Las palabras se ahogaron en su garganta cuando vio que Cheryl daba un paso al frente. La joven albina se detuvo ante las llamas y cogió aire. Respiró profundamente. A continuación, esbozando una sonrisa triunfal, se lanzó sobre la hoguera, la atravesó de dos largas zancadas, y salió. Una vez alcanzado el otro extremo del fuego, se dejó caer al suelo entre gritos y sacudidas.
Estaba envuelta en llamas.
—¡¡¡Cheryl!!! —chilló Erika presa del pánico.
Liberándose de un fuerte tirón de la presa de Engel, el cual, al igual que prácticamente todo Carfax, estaba perplejo, se abalanzó sobre la chica. El fuego le envolvía y devoraba las ropas con voracidad, dibujando feos parches ensangrentados sobre su piel.
Si nadie la ayudaba, moriría.
Ignorando el fuego y el dolor que éste le causaba en las manos al devorar las yemas de sus dedos, Erika se quitó la chaqueta y empezó a presionarla contra el cuerpo en llamas de la chica. Taponó todos y cada uno de los puntos donde las llamas brillaban con fuerza, y no se detuvo hasta que, por fin alarmados por lo que ocurría, acudieron en su ayuda varios compañeros.

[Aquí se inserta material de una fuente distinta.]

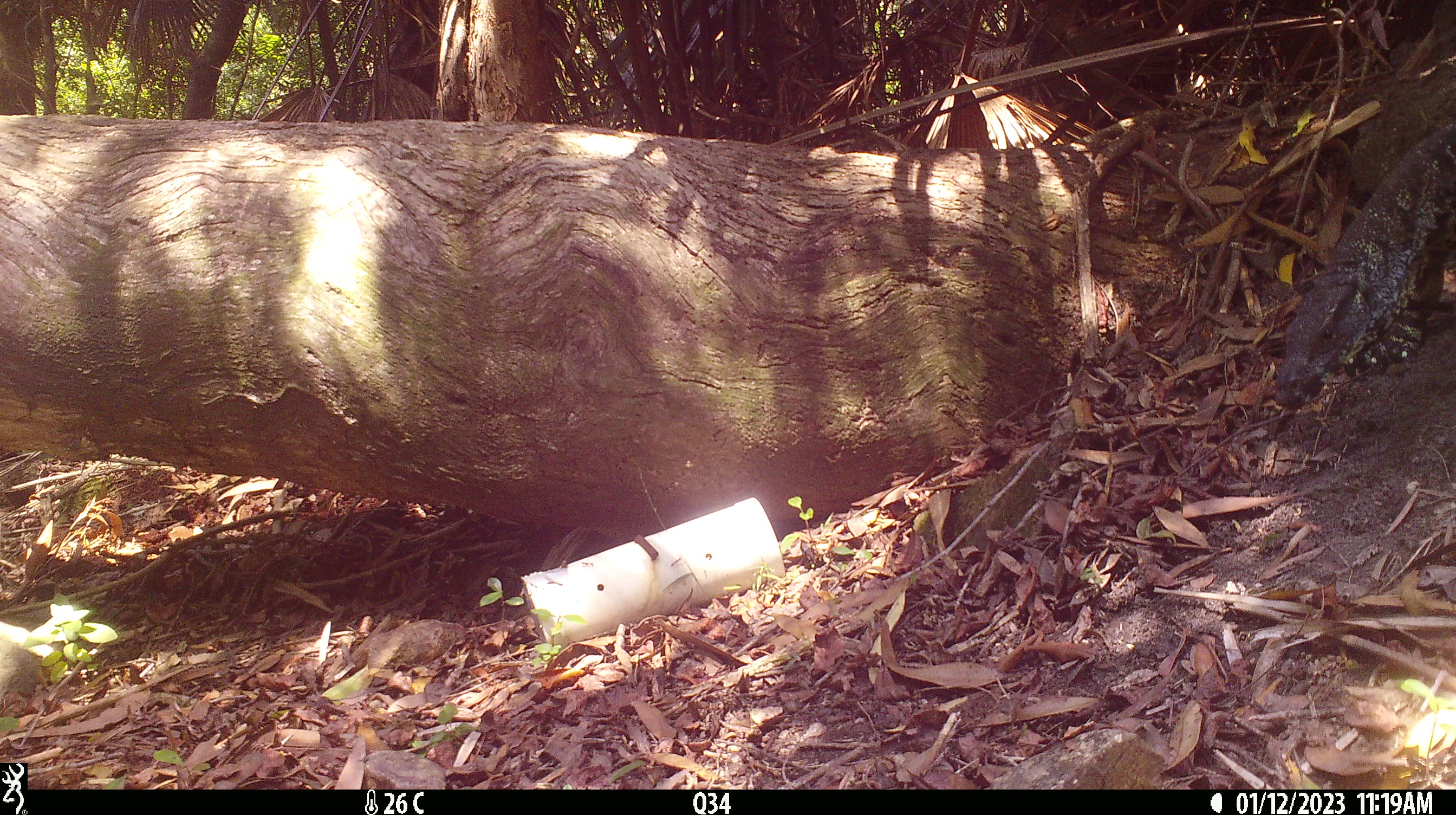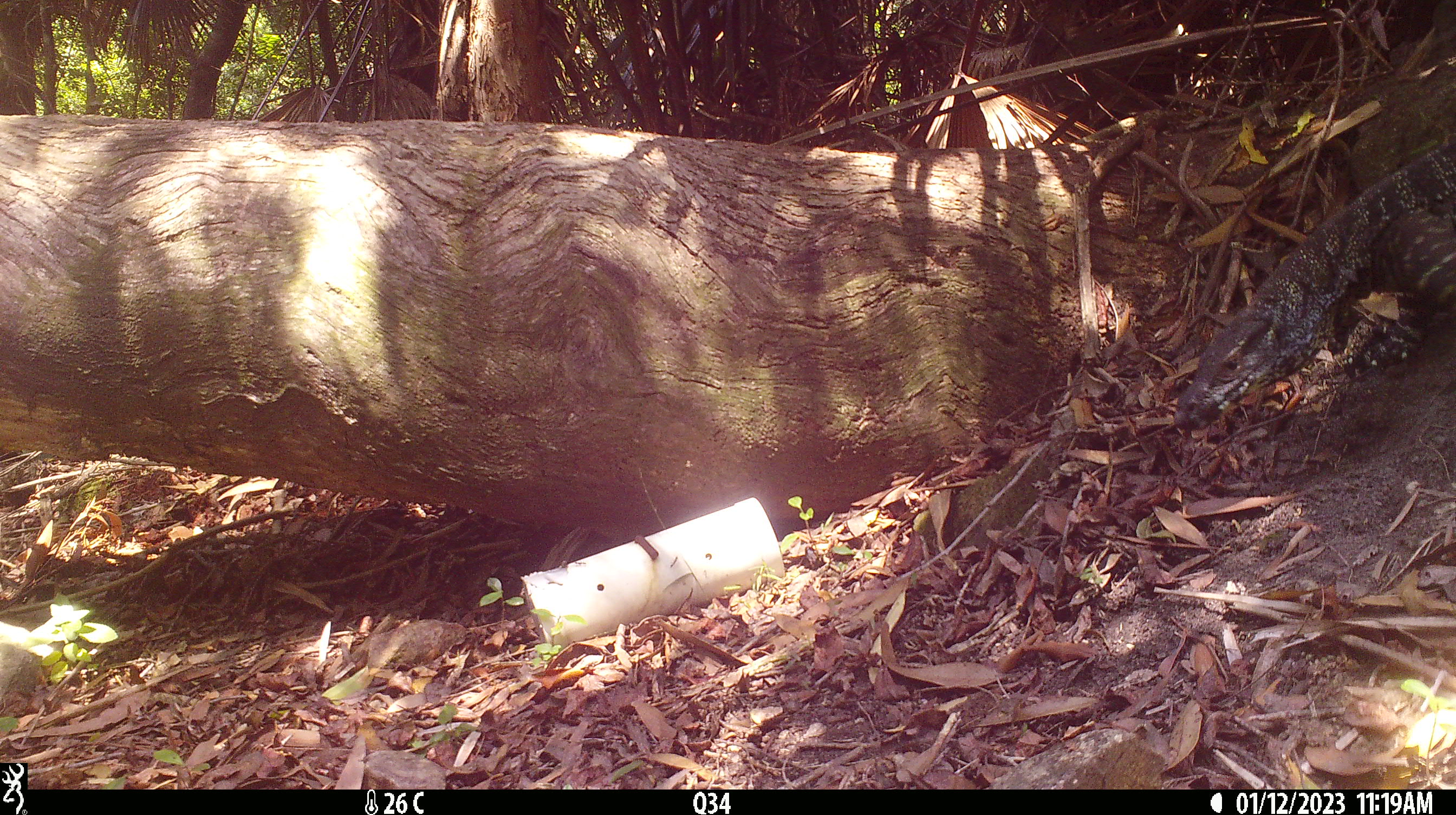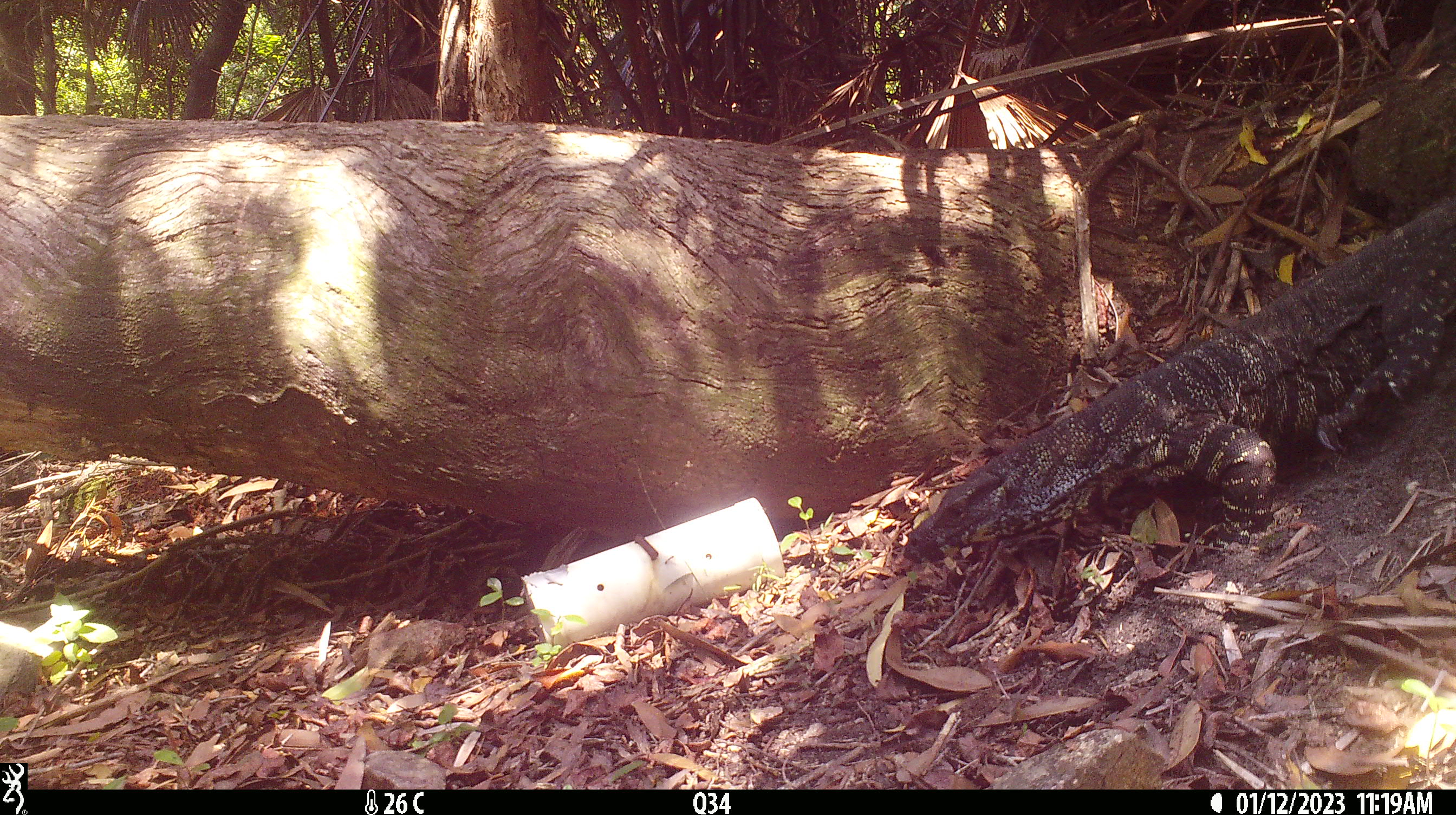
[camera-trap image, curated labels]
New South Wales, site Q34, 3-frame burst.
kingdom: Animalia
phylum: Chordata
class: Reptilia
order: Squamata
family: Varanidae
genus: Varanus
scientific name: Varanus varius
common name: lace monitor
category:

Se formó un círculo alrededor de ambas. Todos parecían totalmente aturdidos. La chica se quemaba, y nada ni nadie parecía capaz de apagarla.
—¡Ayudadla! —chilló Erika ante la pasividad de los suyos. Aunque se hubiesen acercado, no parecían saber qué hacer—. ¡¡Malditos imbéciles, haced algo!!
Gareth Tarvik, uno de los guardias de mayor edad, la apartó con rapidez para dejar paso a varios doctores que, con Engel a la cabeza, se apresuraron a socorrer a la chica con sus propias ropas y cántaros llenos de agua.